§ What you should do: Return the tail of the records exactly, starting from the line containing "phylum: Chordata" and ending with the final line.

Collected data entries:

┌──

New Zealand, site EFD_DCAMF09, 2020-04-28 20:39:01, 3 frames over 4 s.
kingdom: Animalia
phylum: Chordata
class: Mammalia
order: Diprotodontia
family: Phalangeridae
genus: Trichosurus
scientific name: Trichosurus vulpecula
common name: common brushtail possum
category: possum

└──

§ Your solution:
phylum: Chordata
class: Mammalia
order: Diprotodontia
family: Phalangeridae
genus: Trichosurus
scientific name: Trichosurus vulpecula
common name: common brushtail possum
category: possum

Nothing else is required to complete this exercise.